_TAREA PROPUESTA A_
Responde estas preguntas sobre el texto acerca de los dirigentes mundiales:
(i) ¿Con qué se hundió José María Aznar?
(ii) ¿Qué graba Osama bin Laden?
(iii) ¿Qué son las estampas de los grandes hombres que conducen el mundo?
_TAREA PROPUESTA B_
Resume en dos oraciones el texto acerca de los dirigentes mundiales.
_TAREA PROPUESTA C_
Reproduce literalmente todo lo que va en el texto acerca de los dirigentes mundiales desde "Se acabó el" hasta "problema de turno.".

_TEXTO_
==============================
Cuanto más tratan de diferenciarse, más se parecen.
George W. Bush llegó mal y tarde al baile, con manchas en su título de nobleza democrática y con la idea pervertida de exhumar, en nombre de quién sabe qué dios, la Guerra Fría. Saddam Hussein cae del pedestal de su ignominia, envuelto en la bandera de su dictadura, reclamando la venganza de otro dios que, en el fondo, es el mismo. De la tercera vía que Tony Blair proponía sólo queda el collar del que ahora ata su cadena. El revolucionario Fidel Castro perdió el reloj hace tiempo y no sabe qué hora vive. José María Aznar, el muchacho dorado de la derecha demócrata, se hundió con el Prestige y, como todo náufrago, se aferró de lo que pudo, en este caso, del manto de un ranchero texano, ilusionado con la idea de convertirse en emperador del mundo. El heredero de la corona de la dinastía Kim sostiene el norte de la península que domina con un dedo, el pulgar con el que amenaza oprimir un botón nuclear. Osama bin Laden graba videoclips de burla.
Se acabó el baile, caen los disfraces. Los estadistas son un recuerdo, los mandatarios una pesadilla. Sin importar su origen democrático o no, unos y otros se fascinan en el espejo de los mandarines mientras los congresistas, su natural contrapeso, ni los miran. Ellos, los parlamentarios, no se preocupan del presente sino del futuro. Levantan la vista al horizonte que se presenta en forma de urna, vislumbran las papeletas electorales como el confeti del próximo baile donde, ellos, darán sus propios pasos, como si la historia fuera un problema de turno.
*** Las estampas de los grandes hombres que conducen el mundo, son fotos de estudio. Las fotos de los pequeños seres humanos son una tragedia. El arranque del milenio es la postal del agotamiento de un modelo, frente al cual la clase política no tiene una respuesta seria. El álbum de fotografías es terrible.
==============================
_DATOS MOSTRADOS_
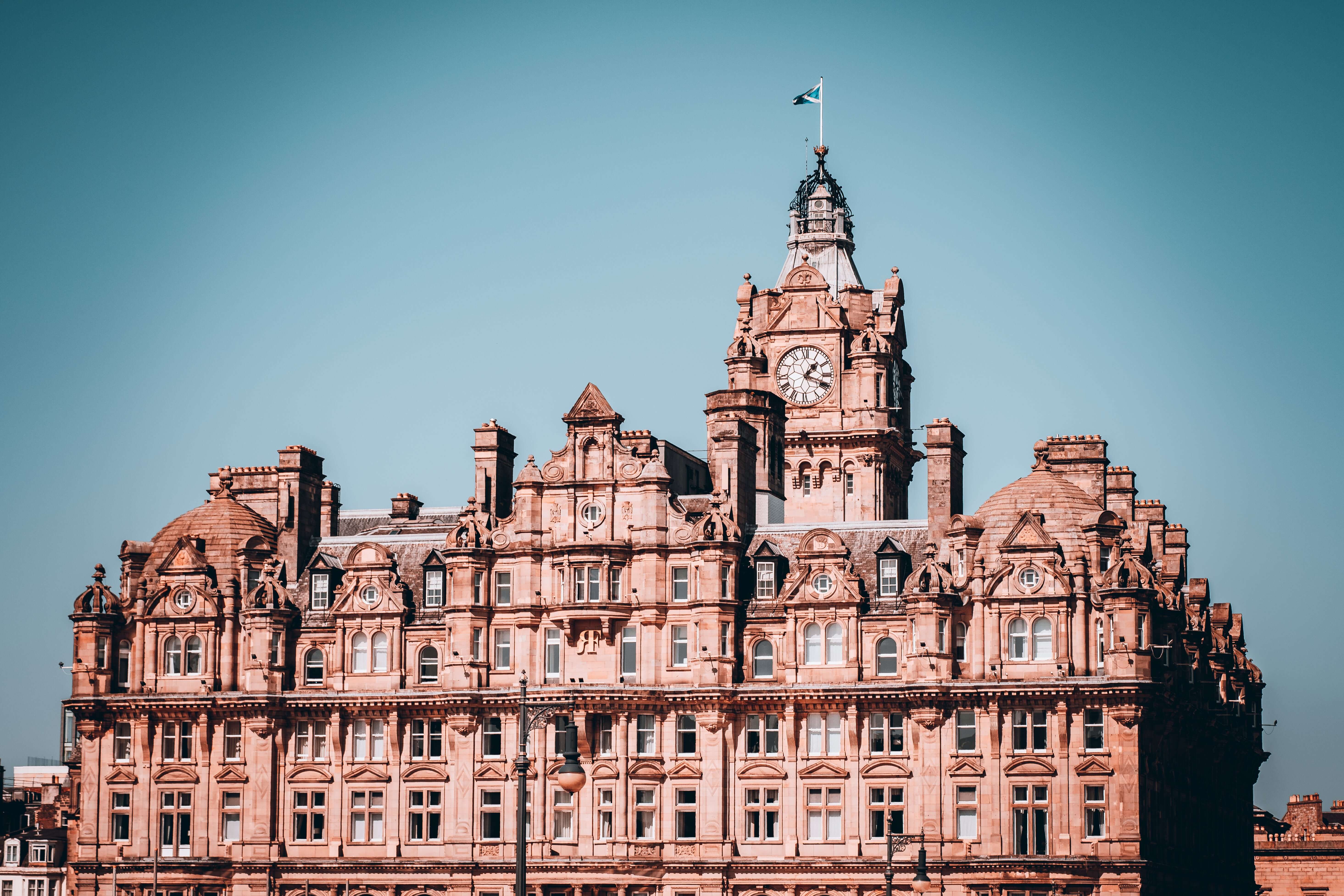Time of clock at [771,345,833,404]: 1:18
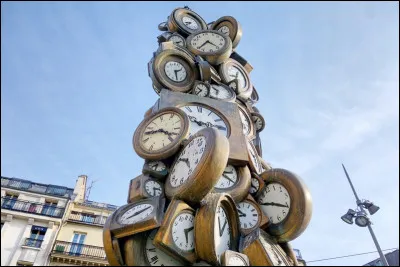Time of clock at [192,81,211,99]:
==============================
_RESPUESTA ESPERADA A_
(i) Con el Prestige.
(ii) Videoclips de burla.
(iii) Fotos de estudio.

_RESPUESTA ESPERADA B_
El texto describe a varios dirigentes mundiales, entre ellos George W. Bush, Saddam Hussein, Tony Blair, Fidel Castro y José María Aznar, y sostiene que los estadistas son un recuerdo y los mandatarios una pesadilla, mientras los parlamentarios solo se preocupan del futuro electoral. Concluye que el arranque del milenio muestra el agotamiento de un modelo ante el cual la clase política no tiene una respuesta seria.

_RESPUESTA ESPERADA C_
Se acabó el baile, caen los disfraces. Los estadistas son un recuerdo, los mandatarios una pesadilla. Sin importar su origen democrático o no, unos y otros se fascinan en el espejo de los mandarines mientras los congresistas, su natural contrapeso, ni los miran. Ellos, los parlamentarios, no se preocupan del presente sino del futuro. Levantan la vista al horizonte que se presenta en forma de urna, vislumbran las papeletas electorales como el confeti del próximo baile donde, ellos, darán sus propios pasos, como si la historia fuera un problema de turno.